Yes Bank likely to post heavy quarterly loss on weak business, high provisions
Private sector lender Yes Bank under the new management is expected to report heavy quarterly loss again due to fall in business growth and higher provisions.
Kotak Institutional Equities expects the bank to post around Rs 4,400 crore of loss during the quarter ended March 2020, while the Emkay sees loss at around Rs 7,568.2 crore for the quarter.
The bank had reported a loss of Rs 1,506.6 crore in March quarter 2019 and loss of Rs 18,559.6 crore in December quarter 2019.
According to brokerages, net interest income (the difference between interest earned and interest expended) may decline around 60 per cent compared to the year-ago quarter due to weak loan growth.
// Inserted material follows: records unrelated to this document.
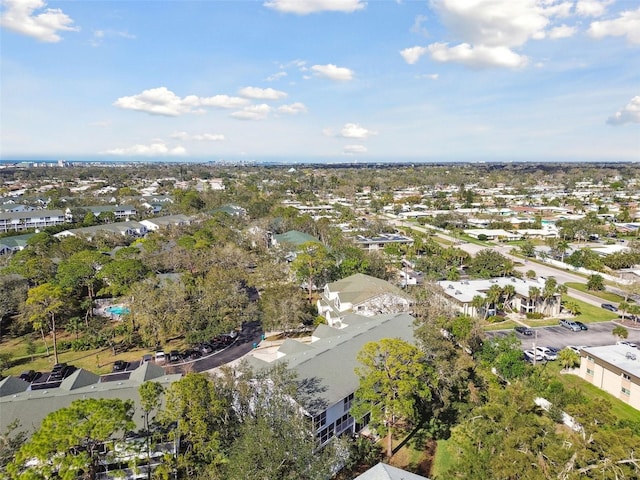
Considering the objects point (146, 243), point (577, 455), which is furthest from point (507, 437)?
point (146, 243)

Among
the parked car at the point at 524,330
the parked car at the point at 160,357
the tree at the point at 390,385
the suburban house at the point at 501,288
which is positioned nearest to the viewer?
the tree at the point at 390,385

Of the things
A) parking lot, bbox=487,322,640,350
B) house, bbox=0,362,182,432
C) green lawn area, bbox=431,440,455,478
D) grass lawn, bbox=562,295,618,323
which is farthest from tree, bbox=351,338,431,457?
grass lawn, bbox=562,295,618,323

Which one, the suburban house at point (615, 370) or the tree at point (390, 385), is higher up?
the tree at point (390, 385)

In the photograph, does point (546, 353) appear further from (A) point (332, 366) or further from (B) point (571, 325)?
(A) point (332, 366)

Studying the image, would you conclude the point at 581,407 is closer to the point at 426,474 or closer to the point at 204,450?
the point at 426,474

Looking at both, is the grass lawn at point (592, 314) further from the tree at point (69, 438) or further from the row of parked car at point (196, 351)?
the tree at point (69, 438)

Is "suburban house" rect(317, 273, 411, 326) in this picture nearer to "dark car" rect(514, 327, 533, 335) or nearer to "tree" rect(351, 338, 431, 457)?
"dark car" rect(514, 327, 533, 335)

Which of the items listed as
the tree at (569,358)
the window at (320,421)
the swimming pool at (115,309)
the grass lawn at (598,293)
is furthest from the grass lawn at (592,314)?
the swimming pool at (115,309)
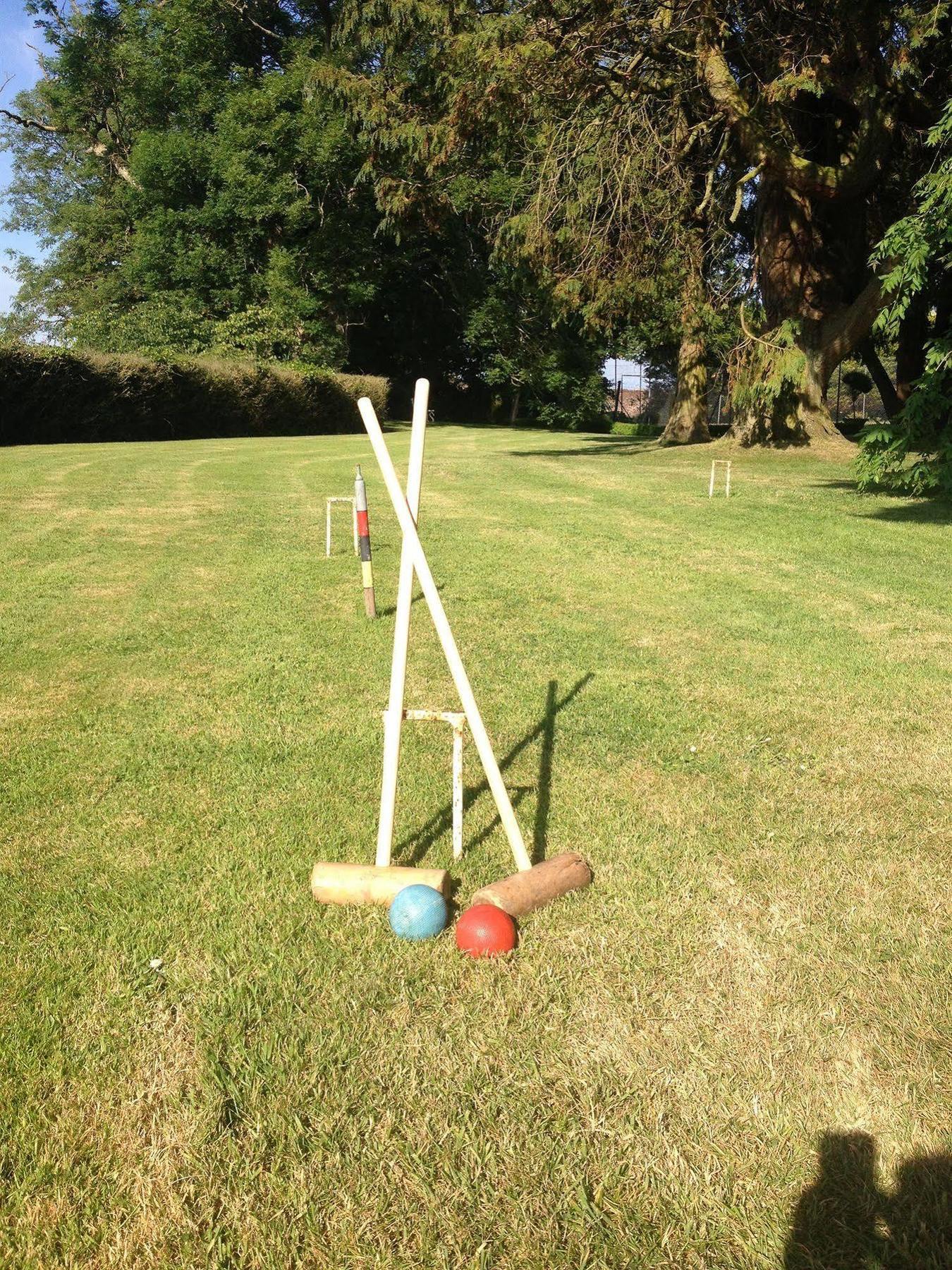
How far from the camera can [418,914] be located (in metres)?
3.45

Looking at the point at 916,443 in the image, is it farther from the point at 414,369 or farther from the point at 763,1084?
the point at 414,369

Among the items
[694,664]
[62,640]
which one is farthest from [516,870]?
[62,640]

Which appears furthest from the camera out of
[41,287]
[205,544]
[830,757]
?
[41,287]

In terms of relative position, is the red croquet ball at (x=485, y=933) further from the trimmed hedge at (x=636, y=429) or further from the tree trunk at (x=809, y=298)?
the trimmed hedge at (x=636, y=429)

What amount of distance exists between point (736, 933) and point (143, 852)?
2419 mm

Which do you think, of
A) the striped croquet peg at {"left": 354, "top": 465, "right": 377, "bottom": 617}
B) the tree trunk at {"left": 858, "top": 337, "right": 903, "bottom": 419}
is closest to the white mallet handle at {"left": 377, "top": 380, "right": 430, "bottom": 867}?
the striped croquet peg at {"left": 354, "top": 465, "right": 377, "bottom": 617}

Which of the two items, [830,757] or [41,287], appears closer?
[830,757]

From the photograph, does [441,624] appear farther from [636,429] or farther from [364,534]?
[636,429]

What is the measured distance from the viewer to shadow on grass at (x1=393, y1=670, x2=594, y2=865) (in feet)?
13.7

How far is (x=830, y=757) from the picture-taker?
525 cm

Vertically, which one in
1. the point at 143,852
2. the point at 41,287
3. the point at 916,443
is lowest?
the point at 143,852

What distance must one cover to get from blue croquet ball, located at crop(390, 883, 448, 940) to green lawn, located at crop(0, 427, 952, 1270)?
84mm

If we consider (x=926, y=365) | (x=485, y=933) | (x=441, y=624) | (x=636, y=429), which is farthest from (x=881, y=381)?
(x=485, y=933)

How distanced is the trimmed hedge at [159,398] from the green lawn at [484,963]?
806 inches
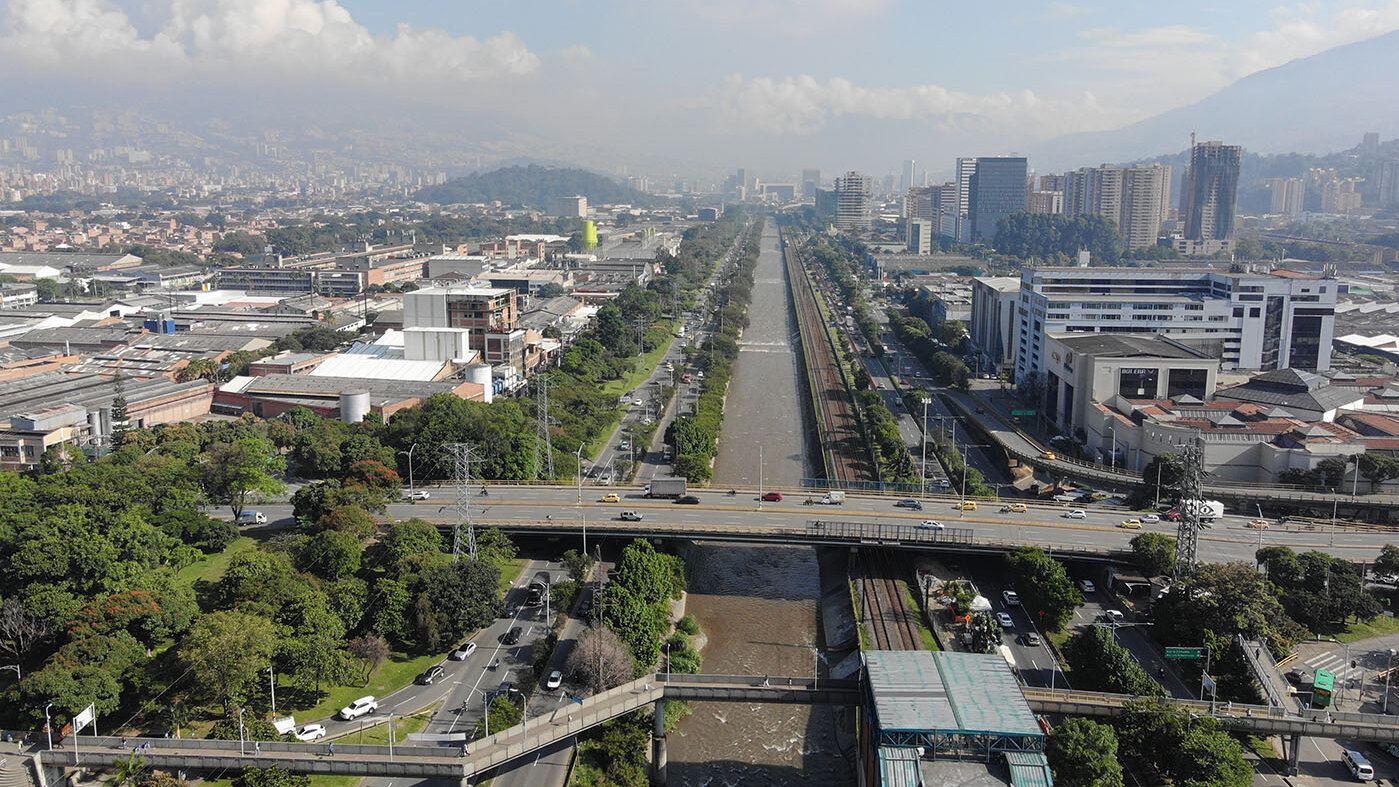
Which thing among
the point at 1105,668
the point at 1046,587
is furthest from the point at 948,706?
the point at 1046,587

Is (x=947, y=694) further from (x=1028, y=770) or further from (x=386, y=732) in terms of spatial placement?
(x=386, y=732)

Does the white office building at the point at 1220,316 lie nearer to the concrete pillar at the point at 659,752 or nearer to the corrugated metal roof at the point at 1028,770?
the concrete pillar at the point at 659,752

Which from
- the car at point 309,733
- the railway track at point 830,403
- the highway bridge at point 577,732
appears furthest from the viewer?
the railway track at point 830,403

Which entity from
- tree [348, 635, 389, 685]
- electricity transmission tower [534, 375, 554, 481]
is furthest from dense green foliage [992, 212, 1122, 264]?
tree [348, 635, 389, 685]

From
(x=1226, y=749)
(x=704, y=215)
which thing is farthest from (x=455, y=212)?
(x=1226, y=749)

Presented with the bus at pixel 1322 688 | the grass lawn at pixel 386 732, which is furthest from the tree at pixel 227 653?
the bus at pixel 1322 688
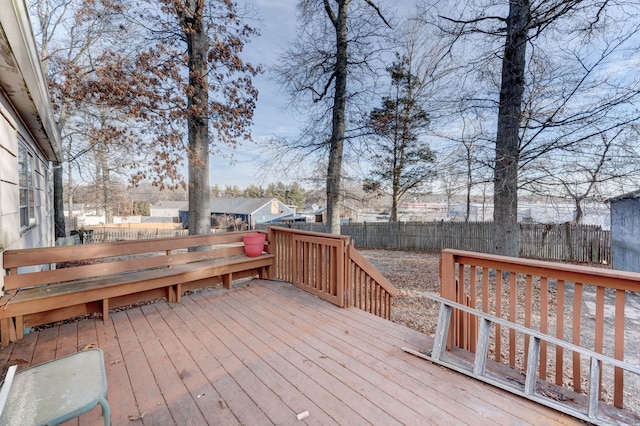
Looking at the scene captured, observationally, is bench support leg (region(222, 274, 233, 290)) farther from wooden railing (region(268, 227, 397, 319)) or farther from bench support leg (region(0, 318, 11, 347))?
bench support leg (region(0, 318, 11, 347))

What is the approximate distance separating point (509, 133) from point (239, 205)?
32.4 meters

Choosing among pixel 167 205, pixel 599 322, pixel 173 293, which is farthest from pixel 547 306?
pixel 167 205

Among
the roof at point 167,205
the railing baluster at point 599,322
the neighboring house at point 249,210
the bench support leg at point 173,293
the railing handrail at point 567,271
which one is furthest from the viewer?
the roof at point 167,205

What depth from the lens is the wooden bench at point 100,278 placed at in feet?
8.93

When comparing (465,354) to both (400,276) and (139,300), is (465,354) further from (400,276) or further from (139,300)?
(400,276)

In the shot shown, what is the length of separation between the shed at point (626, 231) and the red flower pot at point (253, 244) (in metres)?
8.50

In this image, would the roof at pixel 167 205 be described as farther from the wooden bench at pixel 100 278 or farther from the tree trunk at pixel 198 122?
the wooden bench at pixel 100 278

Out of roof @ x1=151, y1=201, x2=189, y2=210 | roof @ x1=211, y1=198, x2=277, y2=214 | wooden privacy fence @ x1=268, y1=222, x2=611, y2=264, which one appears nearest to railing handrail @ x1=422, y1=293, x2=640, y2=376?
wooden privacy fence @ x1=268, y1=222, x2=611, y2=264

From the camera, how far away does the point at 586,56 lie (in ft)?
17.3

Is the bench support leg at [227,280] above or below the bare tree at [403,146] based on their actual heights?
below

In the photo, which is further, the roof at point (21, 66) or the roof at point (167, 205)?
the roof at point (167, 205)

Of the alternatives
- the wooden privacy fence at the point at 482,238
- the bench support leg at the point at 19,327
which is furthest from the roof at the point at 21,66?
the wooden privacy fence at the point at 482,238

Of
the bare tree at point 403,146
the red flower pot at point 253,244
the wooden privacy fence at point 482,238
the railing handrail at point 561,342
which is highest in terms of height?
the bare tree at point 403,146

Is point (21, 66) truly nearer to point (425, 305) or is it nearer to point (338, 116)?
point (338, 116)
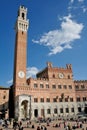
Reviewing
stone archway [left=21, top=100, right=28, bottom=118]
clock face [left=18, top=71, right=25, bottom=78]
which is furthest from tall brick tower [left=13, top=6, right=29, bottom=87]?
stone archway [left=21, top=100, right=28, bottom=118]

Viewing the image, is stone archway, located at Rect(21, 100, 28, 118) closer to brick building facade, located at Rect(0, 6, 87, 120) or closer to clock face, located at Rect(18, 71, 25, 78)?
brick building facade, located at Rect(0, 6, 87, 120)

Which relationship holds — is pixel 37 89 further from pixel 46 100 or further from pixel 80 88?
pixel 80 88

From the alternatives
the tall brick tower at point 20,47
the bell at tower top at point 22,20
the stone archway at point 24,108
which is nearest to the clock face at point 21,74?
the tall brick tower at point 20,47

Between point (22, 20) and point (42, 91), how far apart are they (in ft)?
76.0

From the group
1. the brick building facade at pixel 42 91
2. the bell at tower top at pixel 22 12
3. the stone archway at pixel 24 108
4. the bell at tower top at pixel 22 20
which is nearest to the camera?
the stone archway at pixel 24 108

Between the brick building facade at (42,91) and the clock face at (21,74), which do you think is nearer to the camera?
the brick building facade at (42,91)

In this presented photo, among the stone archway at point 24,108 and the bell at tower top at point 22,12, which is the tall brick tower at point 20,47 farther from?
the stone archway at point 24,108

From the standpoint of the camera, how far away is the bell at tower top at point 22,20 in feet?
194

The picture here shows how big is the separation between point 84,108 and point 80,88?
21.2ft

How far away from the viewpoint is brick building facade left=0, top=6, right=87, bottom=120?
5121cm

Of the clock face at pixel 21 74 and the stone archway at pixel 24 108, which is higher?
the clock face at pixel 21 74

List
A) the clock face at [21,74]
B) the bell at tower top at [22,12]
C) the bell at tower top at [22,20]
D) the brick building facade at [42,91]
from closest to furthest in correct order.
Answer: the brick building facade at [42,91] < the clock face at [21,74] < the bell at tower top at [22,20] < the bell at tower top at [22,12]

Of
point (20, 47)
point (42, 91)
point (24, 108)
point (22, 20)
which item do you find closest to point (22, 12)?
point (22, 20)

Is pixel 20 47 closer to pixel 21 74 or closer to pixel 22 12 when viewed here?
pixel 21 74
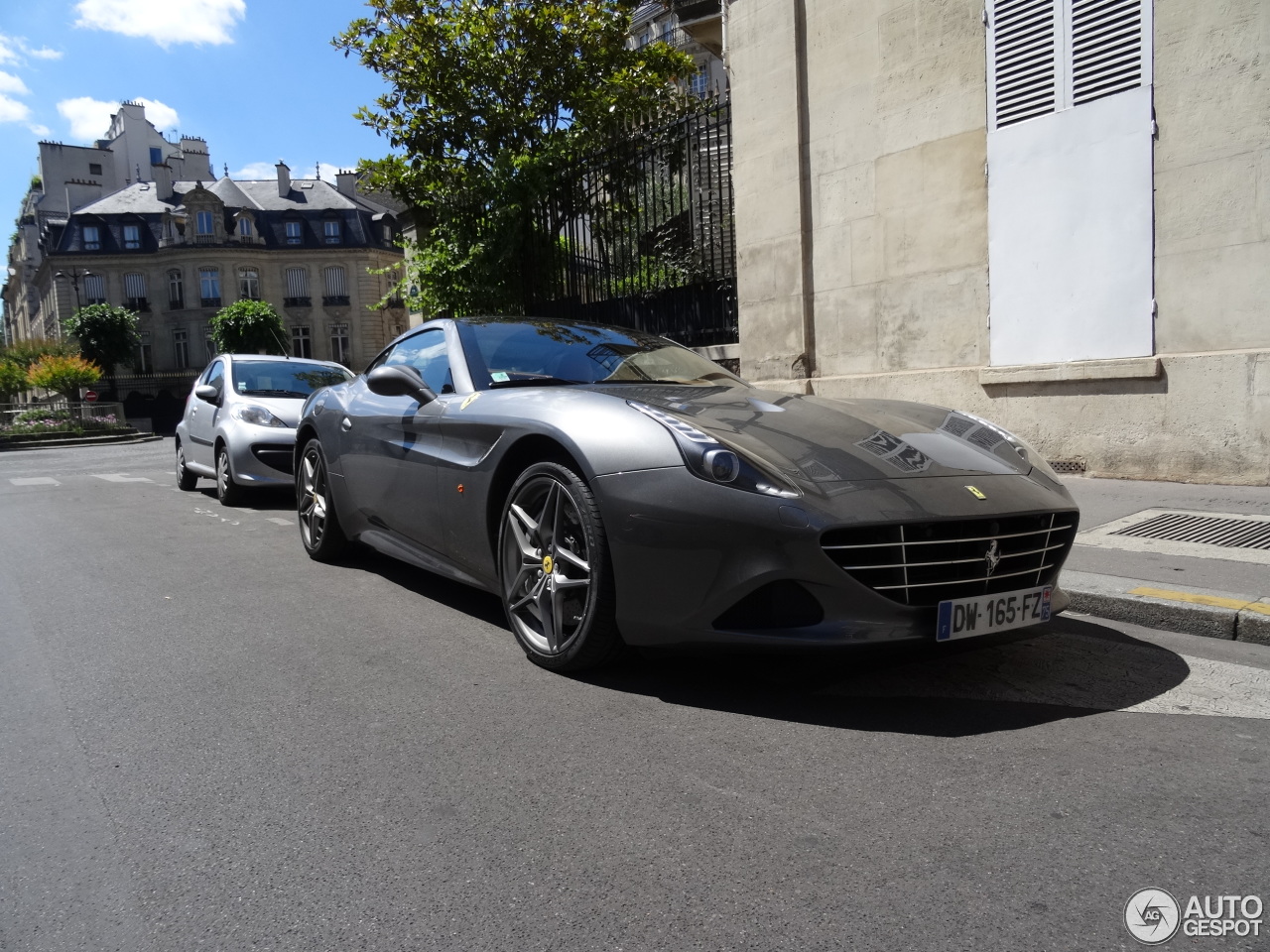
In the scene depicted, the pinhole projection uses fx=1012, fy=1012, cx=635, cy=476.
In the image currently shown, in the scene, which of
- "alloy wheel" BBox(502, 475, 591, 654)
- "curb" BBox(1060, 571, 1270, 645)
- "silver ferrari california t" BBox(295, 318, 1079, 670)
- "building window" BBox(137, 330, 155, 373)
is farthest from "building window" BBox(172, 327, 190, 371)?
"curb" BBox(1060, 571, 1270, 645)

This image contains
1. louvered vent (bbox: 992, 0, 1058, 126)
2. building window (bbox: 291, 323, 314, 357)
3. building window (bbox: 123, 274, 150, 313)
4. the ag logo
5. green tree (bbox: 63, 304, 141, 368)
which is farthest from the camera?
building window (bbox: 123, 274, 150, 313)

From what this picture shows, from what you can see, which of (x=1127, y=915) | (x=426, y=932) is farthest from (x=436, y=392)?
(x=1127, y=915)

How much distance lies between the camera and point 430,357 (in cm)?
490

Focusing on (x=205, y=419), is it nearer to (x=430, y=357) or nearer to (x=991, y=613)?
(x=430, y=357)

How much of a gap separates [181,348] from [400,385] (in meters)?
64.9

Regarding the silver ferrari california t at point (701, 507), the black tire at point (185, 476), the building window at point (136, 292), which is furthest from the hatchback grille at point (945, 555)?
the building window at point (136, 292)

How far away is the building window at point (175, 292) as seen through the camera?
63031mm

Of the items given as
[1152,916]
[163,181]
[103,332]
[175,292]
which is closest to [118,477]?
[1152,916]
"We expect outstanding loans to decline around 40 per cent YoY and similar trend on deposits. There is likely to be an increase in pressure on NIM (interest income de-recognition). Revenue pressure will be high also due to weak fee income (sharp decline)," Kotak said.
The Reserve Bank of India took over the Yes Bank management during the quarter and put it under a moratorium on March 5 which prompted some depositors to withdraw their deposits when the bank has been struggling for liquidity.
Then the central bank lifted the moratorium on Yes Bank on March 18 and handed the charge to new board members. Prashant Kumar is the new MD and CEO of the bank.
SBI, HDFC, Axis Bank, ICICI Bank, Kotak Mahindra Bank, Bandhan Bank, Federal Bank and IDFC First Bank invested Rs 10,000 crore in Yes Bank.
Brokerages expect further weakness in asset quality and elevated slippages in the quarter ended in March 2020.
"We expect asset quality ratios to see further deterioration (lumpy corporate exposure)," said Kotak which sees provisions rising 91 per cent YoY.
According to Emkay, slippages could remain elevated as the bank may continue to recognize stress from its pool.
Commentary from the management on capital raising, the progress of 'below investment grade' and deposit profile would be key things to watch out for.